Les avis Google, eux, alimentent surtout une autre zone : le pack local. Vous savez, ces trois fiches avec une petite carte qui s’affichent quand quelqu’un tape « boulangerie Chatou » ou « garagiste près de moi ». C’est là que se joue une bonne partie de la bataille pour un commerce de proximité.

Voilà déjà le nœud du problème. Pour le pâtissier de Chatou, la vraie question n’est pas « lequel est le plus fort dans l’absolu ». C’est « où mes clients me cherchent-ils, et qu’est-ce qui pèse dans cette zone-là ».

À l’échelle d’un commerce local, les avis pèsent lourd

Prenons un client type. Il habite Le Vésinet ou Croissy, il veut un coiffeur à Chatou un samedi matin. Il sort son téléphone, il tape trois mots. Google lui propose trois fiches. Que regarde-t-il en premier ?

La note. Le nombre d’avis. La date du dernier commentaire.

Une fiche avec 4,8 étoiles et 220 avis récents inspire confiance immédiatement. Une fiche à 4,1 avec 12 avis dont le dernier date de 2023, beaucoup moins. Ce choix se fait en quelques secondes, souvent sans même cliquer sur le site.

Google a bien compris ce comportement. Pour le classement local, les signaux d’avis — quantité, note moyenne, fraîcheur, et même les mots employés dans les commentaires — pèsent énormément. Un client qui écrit « meilleure tarte aux pommes de Chatou » vous positionne sur cette requête sans que vous ayez rien fait.

Les backlinks, dans ce contexte précis, comptent moins. Pas zéro. Moins.

Mais ne jetez pas les liens à la poubelle

Là où je nuance ce que je viens de dire : dès que votre activité déborde du strict local, les backlinks reprennent du poids.

Un ostéopathe de Chatou qui écrit des articles sur les douleurs cervicales et veut apparaître sur ces recherches-là, hors carte, aura besoin de liens.
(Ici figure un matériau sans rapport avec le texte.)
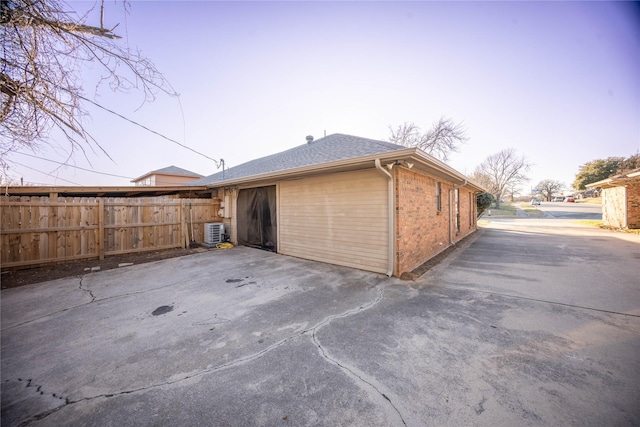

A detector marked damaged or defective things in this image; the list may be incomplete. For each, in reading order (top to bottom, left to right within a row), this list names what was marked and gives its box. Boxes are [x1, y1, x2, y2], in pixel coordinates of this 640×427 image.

Un artisan qui vise plusieurs communes autour de la boucle de Seine aussi. Le site web reste le socle sur lequel Google construit sa confiance globale, et les liens restent un des principaux carburants de cette confiance.

Autre point qu’on oublie : un backlink local de qualité fait souvent d’une pierre deux coups. Être cité par le site de la mairie, par une association de commerçants de Chatou, par le journal local ou un blog du coin, ça envoie un signal à Google et ça vous amène des vrais visiteurs. Ces liens-là, contextuels, géographiques, valent dix liens achetés sur une plateforne au hasard.

Mon avis, concrètement

Si vous tenez un commerce à Chatou et que vous devez choisir où mettre votre énergie ce trimestre, commencez par les avis. C’est plus rapide à activer, moins cher, et l’effet sur le pack local est direct.
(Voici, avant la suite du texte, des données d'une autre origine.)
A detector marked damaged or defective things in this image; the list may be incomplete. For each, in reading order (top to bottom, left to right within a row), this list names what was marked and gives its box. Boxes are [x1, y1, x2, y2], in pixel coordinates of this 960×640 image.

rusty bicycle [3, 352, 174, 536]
Comment ? Demandez. Après chaque prestation, chaque vente qui s’est bien passée. Un petit carton avec un QR code sur le comptoir. Un SMS deux heures après le rendez-vous. Répondez à chaque avis, même les tièdes, même les mauvais — Google lit ça, et vos futurs clients aussi. Un commerçant qui répond avec calme à un client mécontent rassure plus qu’une note parfaite.

Visez la régularité plutôt que le pic. Cinq avis par mois pendant un an valent mieux que soixante d’un coup en septembre suivis d’un silence. La fraîcheur compte.

En parallèle, sur le long terme, travaillez quelques liens locaux propres. Le tissu associatif et commerçant de la boucle de Seine est actif, il y a des choses à récupérer. Mais ça, c’est le chantier de fond, pas l’urgence.

Alors, qui gagne ?

Pour le fleuriste qui double le pâtissier, la réponse est claire : ses 180 avis ont fait le travail que les backlinks du pâtissier ne pouvaient pas faire dans le pack local. Le pâtissier a investi au bon endroit pour la mauvaise bataille.

Ni les avis ni les liens ne sont magiques seuls. Mais pour un commerce physique de Chatou qui vit de sa clientèle du coin, les avis Google rapportent plus vite et plus fort. Les liens, c’est la couche d’après.

Commencez par ce que vos clients regardent en premier.